(Stored data)
# # # # #

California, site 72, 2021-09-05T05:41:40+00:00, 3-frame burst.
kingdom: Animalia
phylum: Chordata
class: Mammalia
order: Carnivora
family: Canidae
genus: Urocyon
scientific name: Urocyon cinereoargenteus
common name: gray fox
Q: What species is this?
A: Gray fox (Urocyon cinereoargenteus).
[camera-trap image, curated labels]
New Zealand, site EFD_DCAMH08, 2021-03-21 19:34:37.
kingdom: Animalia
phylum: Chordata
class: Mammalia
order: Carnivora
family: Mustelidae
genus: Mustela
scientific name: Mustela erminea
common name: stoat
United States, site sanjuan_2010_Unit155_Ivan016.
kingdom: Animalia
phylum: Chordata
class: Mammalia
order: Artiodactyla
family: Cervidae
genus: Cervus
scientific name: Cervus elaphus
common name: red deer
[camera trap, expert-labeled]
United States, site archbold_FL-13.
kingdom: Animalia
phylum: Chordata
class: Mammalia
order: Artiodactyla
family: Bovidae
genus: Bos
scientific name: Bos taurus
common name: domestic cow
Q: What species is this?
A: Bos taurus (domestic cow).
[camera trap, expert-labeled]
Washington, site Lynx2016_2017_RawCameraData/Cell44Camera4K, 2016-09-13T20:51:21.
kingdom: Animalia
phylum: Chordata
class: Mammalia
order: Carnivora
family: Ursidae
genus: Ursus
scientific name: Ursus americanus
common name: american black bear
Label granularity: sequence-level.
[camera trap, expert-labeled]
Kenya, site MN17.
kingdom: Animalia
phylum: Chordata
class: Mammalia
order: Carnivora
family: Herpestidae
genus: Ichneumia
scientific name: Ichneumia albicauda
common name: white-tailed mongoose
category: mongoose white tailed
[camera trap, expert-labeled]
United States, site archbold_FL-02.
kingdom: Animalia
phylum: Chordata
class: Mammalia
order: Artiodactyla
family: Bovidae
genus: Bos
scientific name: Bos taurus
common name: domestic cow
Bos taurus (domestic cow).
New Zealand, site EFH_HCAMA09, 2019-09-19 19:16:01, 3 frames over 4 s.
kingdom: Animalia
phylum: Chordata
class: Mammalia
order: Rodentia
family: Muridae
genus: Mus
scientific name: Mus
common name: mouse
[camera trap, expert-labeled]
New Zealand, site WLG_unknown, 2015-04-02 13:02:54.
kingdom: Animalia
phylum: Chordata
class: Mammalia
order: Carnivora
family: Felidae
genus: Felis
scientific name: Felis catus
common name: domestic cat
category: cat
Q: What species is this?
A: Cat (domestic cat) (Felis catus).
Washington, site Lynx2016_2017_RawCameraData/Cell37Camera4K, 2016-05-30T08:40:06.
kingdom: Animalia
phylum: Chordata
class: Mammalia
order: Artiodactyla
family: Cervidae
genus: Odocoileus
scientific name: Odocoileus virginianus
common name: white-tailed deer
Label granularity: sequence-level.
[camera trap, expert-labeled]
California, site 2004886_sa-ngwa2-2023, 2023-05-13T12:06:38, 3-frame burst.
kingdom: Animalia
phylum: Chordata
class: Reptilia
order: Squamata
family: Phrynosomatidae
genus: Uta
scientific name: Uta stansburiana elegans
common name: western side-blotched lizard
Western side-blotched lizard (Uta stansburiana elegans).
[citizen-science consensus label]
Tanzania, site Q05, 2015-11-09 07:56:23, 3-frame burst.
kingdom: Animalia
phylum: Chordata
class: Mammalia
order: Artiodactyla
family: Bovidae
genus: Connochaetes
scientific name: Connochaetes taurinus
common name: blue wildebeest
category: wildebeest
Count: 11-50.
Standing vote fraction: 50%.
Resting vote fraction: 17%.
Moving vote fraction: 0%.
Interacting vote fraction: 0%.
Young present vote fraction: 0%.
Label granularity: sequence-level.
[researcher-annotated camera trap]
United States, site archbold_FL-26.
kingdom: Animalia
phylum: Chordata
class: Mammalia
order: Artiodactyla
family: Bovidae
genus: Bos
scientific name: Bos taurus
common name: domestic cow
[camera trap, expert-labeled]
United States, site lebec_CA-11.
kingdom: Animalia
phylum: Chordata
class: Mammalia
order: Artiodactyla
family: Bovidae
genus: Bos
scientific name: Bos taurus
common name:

# # # # #

• WORK ORDER
Each line above should be output exactly as written.

• EXERCISE SOLUTION
California, site 72, 2021-09-05T05:41:40+00:00, 3-frame burst.
kingdom: Animalia
phylum: Chordata
class: Mammalia
order: Carnivora
family: Canidae
genus: Urocyon
scientific name: Urocyon cinereoargenteus
common name: gray fox
Q: What species is this?
A: Gray fox (Urocyon cinereoargenteus).
[camera-trap image, curated labels]
New Zealand, site EFD_DCAMH08, 2021-03-21 19:34:37.
kingdom: Animalia
phylum: Chordata
class: Mammalia
order: Carnivora
family: Mustelidae
genus: Mustela
scientific name: Mustela erminea
common name: stoat
United States, site sanjuan_2010_Unit155_Ivan016.
kingdom: Animalia
phylum: Chordata
class: Mammalia
order: Artiodactyla
family: Cervidae
genus: Cervus
scientific name: Cervus elaphus
common name: red deer
[camera trap, expert-labeled]
United States, site archbold_FL-13.
kingdom: Animalia
phylum: Chordata
class: Mammalia
order: Artiodactyla
family: Bovidae
genus: Bos
scientific name: Bos taurus
common name: domestic cow
Q: What species is this?
A: Bos taurus (domestic cow).
[camera trap, expert-labeled]
Washington, site Lynx2016_2017_RawCameraData/Cell44Camera4K, 2016-09-13T20:51:21.
kingdom: Animalia
phylum: Chordata
class: Mammalia
order: Carnivora
family: Ursidae
genus: Ursus
scientific name: Ursus americanus
common name: american black bear
Label granularity: sequence-level.
[camera trap, expert-labeled]
Kenya, site MN17.
kingdom: Animalia
phylum: Chordata
class: Mammalia
order: Carnivora
family: Herpestidae
genus: Ichneumia
scientific name: Ichneumia albicauda
common name: white-tailed mongoose
category: mongoose white tailed
[camera trap, expert-labeled]
United States, site archbold_FL-02.
kingdom: Animalia
phylum: Chordata
class: Mammalia
order: Artiodactyla
family: Bovidae
genus: Bos
scientific name: Bos taurus
common name: domestic cow
Bos taurus (domestic cow).
New Zealand, site EFH_HCAMA09, 2019-09-19 19:16:01, 3 frames over 4 s.
kingdom: Animalia
phylum: Chordata
class: Mammalia
order: Rodentia
family: Muridae
genus: Mus
scientific name: Mus
common name: mouse
[camera trap, expert-labeled]
New Zealand, site WLG_unknown, 2015-04-02 13:02:54.
kingdom: Animalia
phylum: Chordata
class: Mammalia
order: Carnivora
family: Felidae
genus: Felis
scientific name: Felis catus
common name: domestic cat
category: cat
Q: What species is this?
A: Cat (domestic cat) (Felis catus).
Washington, site Lynx2016_2017_RawCameraData/Cell37Camera4K, 2016-05-30T08:40:06.
kingdom: Animalia
phylum: Chordata
class: Mammalia
order: Artiodactyla
family: Cervidae
genus: Odocoileus
scientific name: Odocoileus virginianus
common name: white-tailed deer
Label granularity: sequence-level.
[camera trap, expert-labeled]
California, site 2004886_sa-ngwa2-2023, 2023-05-13T12:06:38, 3-frame burst.
kingdom: Animalia
phylum: Chordata
class: Reptilia
order: Squamata
family: Phrynosomatidae
genus: Uta
scientific name: Uta stansburiana elegans
common name: western side-blotched lizard
Western side-blotched lizard (Uta stansburiana elegans).
[citizen-science consensus label]
Tanzania, site Q05, 2015-11-09 07:56:23, 3-frame burst.
kingdom: Animalia
phylum: Chordata
class: Mammalia
order: Artiodactyla
family: Bovidae
genus: Connochaetes
scientific name: Connochaetes taurinus
common name: blue wildebeest
category: wildebeest
Count: 11-50.
Standing vote fraction: 50%.
Resting vote fraction: 17%.
Moving vote fraction: 0%.
Interacting vote fraction: 0%.
Young present vote fraction: 0%.
Label granularity: sequence-level.
[researcher-annotated camera trap]
United States, site archbold_FL-26.
kingdom: Animalia
phylum: Chordata
class: Mammalia
order: Artiodactyla
family: Bovidae
genus: Bos
scientific name: Bos taurus
common name: domestic cow
[camera trap, expert-labeled]
United States, site lebec_CA-11.
kingdom: Animalia
phylum: Chordata
class: Mammalia
order: Artiodactyla
family: Bovidae
genus: Bos
scientific name: Bos taurus
common name:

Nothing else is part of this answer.